* **Extrait à lire**
Comme il ne peut être question d’énumérer, d’une manière à peu près complète, les compositions faites par les artistes, en l’honneur de la Vierge, artistes guidés et dirigés par les écrivains et les autorités religieuses, je me contenterai de dire que, toutes, elles annoncent que la Vierge triomphera un jour de l’hérésie. Je veux aussi illustrer ce propos par une seule image nouvelle, plus populaire, mais qui a encore aujourd’hui une large audience. Pour exprimer symboliquement la victoire de la Vierge sur l’hérésie, on se mit alors à la représenter, en statue ou en peinture, foulant aux pieds le serpent. Rapidement, cette nouvelle image se répandit dans toute l’Europe catholique.

Il peut sembler que cette image soit uniquement destinée à glorifier l’Ève nouvelle, celle qui a effacé la faute d’Ève ancienne et écrasé la tête du serpent, c’est à dire du mal. Mais, pour les plus graves théologiens, ce n’est pas seulement le mal en général qu’elle écrase, mais l’hérésie. On reprend alors la phrase de saint Bernard qui écrivait : " En écrasant la tête du serpent, elle a, à elle toute seule, écrasé toute la perversité des hérésies ". Pour écraser ce serpent, souvent son fils Jésus l’aide en mettant son pied sur celui de sa mère. C’est ainsi, par exemple, que Le Caravage représente la scène dans son célèbre tableau, refusé par les Chanoines de saint Pierre et aujourd’hui à la Galerie Borghèse. Quelquefois Jésus, dans les bras de sa mère qui a le serpent sous son pied, transperce celui-ci de la hampe de sa croix.

Mais il y a encore un autre thème qui eut bientôt la faveur des peintres, après celle des théologiens. On se mit à affirmer et à glorifier la Conception Immaculée de la Vierge, conçue par Dieu avant tous les siècles et affranchies de la loi du péché. Ce n’était pas encore un dogme, mais c’était la pensée profonde de l’Église, bien que le pape Pie V ait défendu de débattre de ce sujet. Les Jésuites se firent les ardents défenseurs de cette croyance et tous les Ordres religieux suivirent. Ainsi l’Église proclamait que la Vierge a échappé au péché originel et qu’elle n’a même pas été effleurée par le plus petit péché véniel. C’était prendre directement le contre-pied des Protestants qui s’efforçaient de diminuer le rôle de la Vierge dans l’œuvre de la Rédemption : " Il est certain, avait écrit Luther, que le Christ a été avant tous les siècles ; mais dire cela de Marie, c’est dire un pur mensonge, c’est blasphémer contre Dieu ". L’Église ne lui répondit pas seulement par ses docteurs, mais aussi pas ses artistes.

(Extraits d'un jeu de données de raisonnement spatial)
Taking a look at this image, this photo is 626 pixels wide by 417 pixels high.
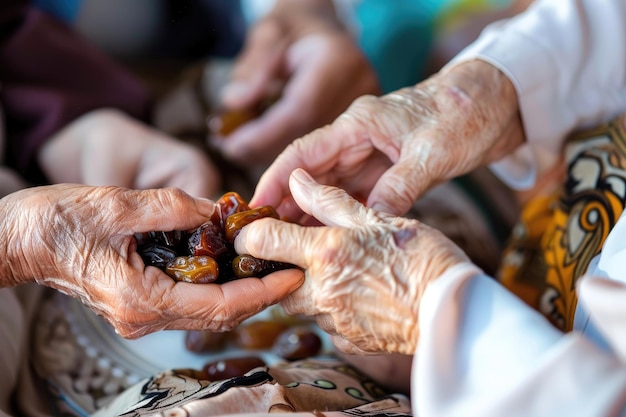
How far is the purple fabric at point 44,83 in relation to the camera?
110cm

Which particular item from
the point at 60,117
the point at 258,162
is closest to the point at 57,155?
the point at 60,117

* **Consignes**
**A)** Pouvez-vous recopier mot pour mot le passage du texte sur la Vierge dans l'art, en commençant aux mots « Comme il ne » et en vous arrêtant après « toute l’Europe catholique. » ?
**B)** Que pourrait être la suite du texte sur la Vierge dans l'art religieux, à partir de l'endroit où il s'arrête ?

* **Réponses**
**A)**
Comme il ne peut être question d’énumérer, d’une manière à peu près complète, les compositions faites par les artistes, en l’honneur de la Vierge, artistes guidés et dirigés par les écrivains et les autorités religieuses, je me contenterai de dire que, toutes, elles annoncent que la Vierge triomphera un jour de l’hérésie. Je veux aussi illustrer ce propos par une seule image nouvelle, plus populaire, mais qui a encore aujourd’hui une large audience. Pour exprimer symboliquement la victoire de la Vierge sur l’hérésie, on se mit alors à la représenter, en statue ou en peinture, foulant aux pieds le serpent. Rapidement, cette nouvelle image se répandit dans toute l’Europe catholique.

**B)**
Les représentations de la Vierge de l’Immaculée-Conception se multiplièrent à Rome et dans l’Europe catholique sous diverses formes, dont certaines sont d’ailleurs très originales. Par exemple, à l’Aracoeli de Rome, l’artiste représente la Vierge avant la création de l’homme, assistant au combat de saint Michel contre le démon. Puis, il nous la montre au moment où Adam et Ève sont chassés du paradis terrestre : debout sur le serpent elle fait pressentir la rédemption au moment même de la chute.

Mais ces images, et d’autres encore, étaient faites plutôt pour des théologiens et risquaient de n’être pas comprises de tous. Alors, on vit se multiplier une image plus simple, qui remontait aux premières années du xvie siècle. La Vierge, les mains jointes, les cheveux sur les épaules, y apparaissait entre les symboles des litanies. Dieu, du haut du ciel, contemplait cette Vierge Immaculée, fille de sa pensée, née avant le commencement des temps. Les Français s’en emparèrent et la multiplièrent, et les Espagnols, puis les Italiens, l’adoptèrent. C’est la fameuse Vierge de l’Immaculée-Conception qui a été peinte une multitude de fois par Le Gréco, Murillo, Ribera, Roellas, le Dominicain, Maratta, et des centaines d’autres peintres. Cette magnifique image de la Vierge l’élève bien au-dessus des controverses. Il semble qu’elle soit entrée dans une région où les attaques des novateurs ne peuvent plus l’atteindre. Elle a la sublimité d’une idée éternelle et le Moyen Âge lui-même n’a rien conçu de plus haut.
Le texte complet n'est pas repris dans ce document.